There are many questions about encoding our there but I still have not been able to solve my problem.
Imagine I have three files within a compressed ZIP file:
Übersicht.pdf
finalePräsentation
münchen
I want to unzip those files so I do:
with zipfile.ZipFile("path/result.zip", "r") as zip_ref:
zip_ref.extractall("/path/")
The filenames look like crap:
My research shows that filenames are basically byte-strings and that it is impossible for the OS to see what the encoding is. But I was still wondering if there is any way to rectify the problem with the file names so the german "Umlaute" will be displayed correctly.
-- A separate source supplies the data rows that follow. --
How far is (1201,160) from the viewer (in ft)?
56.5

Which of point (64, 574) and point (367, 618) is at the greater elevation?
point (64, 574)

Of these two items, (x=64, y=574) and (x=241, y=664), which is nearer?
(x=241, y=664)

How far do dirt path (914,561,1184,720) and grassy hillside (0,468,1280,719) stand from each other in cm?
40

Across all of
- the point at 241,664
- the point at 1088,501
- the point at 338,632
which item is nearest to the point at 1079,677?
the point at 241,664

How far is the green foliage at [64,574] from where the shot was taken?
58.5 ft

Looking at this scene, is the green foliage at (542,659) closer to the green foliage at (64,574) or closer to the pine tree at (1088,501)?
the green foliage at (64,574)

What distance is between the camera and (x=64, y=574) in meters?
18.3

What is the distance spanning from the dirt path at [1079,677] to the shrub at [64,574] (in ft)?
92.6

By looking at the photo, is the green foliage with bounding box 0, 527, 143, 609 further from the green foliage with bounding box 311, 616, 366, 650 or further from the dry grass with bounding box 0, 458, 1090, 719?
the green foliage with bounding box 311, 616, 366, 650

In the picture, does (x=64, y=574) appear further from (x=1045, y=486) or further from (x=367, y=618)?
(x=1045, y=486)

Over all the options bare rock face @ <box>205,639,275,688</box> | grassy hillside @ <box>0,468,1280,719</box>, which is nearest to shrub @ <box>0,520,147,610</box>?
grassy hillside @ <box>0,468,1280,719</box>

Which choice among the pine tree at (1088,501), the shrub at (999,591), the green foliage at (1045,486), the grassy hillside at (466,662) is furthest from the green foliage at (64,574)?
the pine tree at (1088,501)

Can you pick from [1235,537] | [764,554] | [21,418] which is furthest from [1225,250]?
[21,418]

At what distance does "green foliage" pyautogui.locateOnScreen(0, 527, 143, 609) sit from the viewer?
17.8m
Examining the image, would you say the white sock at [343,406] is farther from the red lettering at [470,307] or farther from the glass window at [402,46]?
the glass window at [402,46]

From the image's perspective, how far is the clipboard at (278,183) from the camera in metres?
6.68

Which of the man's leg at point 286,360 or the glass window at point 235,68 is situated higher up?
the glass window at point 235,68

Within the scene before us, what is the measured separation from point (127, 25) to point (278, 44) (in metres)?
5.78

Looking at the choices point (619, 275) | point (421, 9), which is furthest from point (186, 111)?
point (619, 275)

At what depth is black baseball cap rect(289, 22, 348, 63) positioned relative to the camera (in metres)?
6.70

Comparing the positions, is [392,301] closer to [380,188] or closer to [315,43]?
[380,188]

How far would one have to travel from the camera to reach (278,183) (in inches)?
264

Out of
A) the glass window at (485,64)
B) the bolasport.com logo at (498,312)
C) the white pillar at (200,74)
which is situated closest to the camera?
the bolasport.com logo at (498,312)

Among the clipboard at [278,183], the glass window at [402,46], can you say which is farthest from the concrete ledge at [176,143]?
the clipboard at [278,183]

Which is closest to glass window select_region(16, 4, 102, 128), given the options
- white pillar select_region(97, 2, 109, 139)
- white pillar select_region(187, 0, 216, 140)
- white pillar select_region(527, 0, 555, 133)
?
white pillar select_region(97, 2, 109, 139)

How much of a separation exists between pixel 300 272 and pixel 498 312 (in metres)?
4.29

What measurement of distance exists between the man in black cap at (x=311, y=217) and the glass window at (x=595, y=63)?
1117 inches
I tried to change the encoding like this:
with zipfile.ZipFile(save_as, "r") as zip_ref:
print(zip_ref.namelist())
encoded_strings = [s.encode("utf-8") for s in zip_ref.namelist()]
print(encoded_strings)
zip_ref.extractall(dest)
I tried this with latin-1
, iso
and some other encodings and the byte-strings are in fact interpreted differently, but always cryptic. Thus I am asking the question to see if there is a simple way to fix this.
Thanks very much in advance, help is very much appreciated
EDIT: The output of locale
give me the following:
LANG="en_US.UTF-8"
LC_COLLATE="en_US.UTF-8"
LC_CTYPE="en_US.UTF-8"
LC_MESSAGES="en_US.UTF-8"
LC_MONETARY="en_US.UTF-8"
LC_NUMERIC="en_US.UTF-8"
LC_TIME="en_US.UTF-8"
LC_ALL="en_US.UTF-8"
hexdump
of the beginning of the first file reads like this:
0000000 25 50 44 46 2d 31 2e 34 0a 25 93 8c 8b 9e 20 52
0000010 65 70 6f 72 74 4c 61 62 20 47 65 6e 65 72 61 74
0000020 65 64 20 50 44 46 20 64 6f 63 75 6d 65 6e 74 20
0000030 68 74 74 70 3a 2f 2f 77 77 77 2e 72 65 70 6f 72
echo *.pdf | xxd | head gives me this:
00000000: 6669 6e61 6c65 5072 c3a4 7365 6e74 6174 finalePr..sentat
00000010: 696f 6e2e 7064 660a ion.pdf.
00000000: 6dc3 bc6e 6368 656e 2e70 6466 0a m..nchen.pdf.
00000000: c39c 6265 7273 6963 6874 2e70 6466 0a ..bersicht.pdf.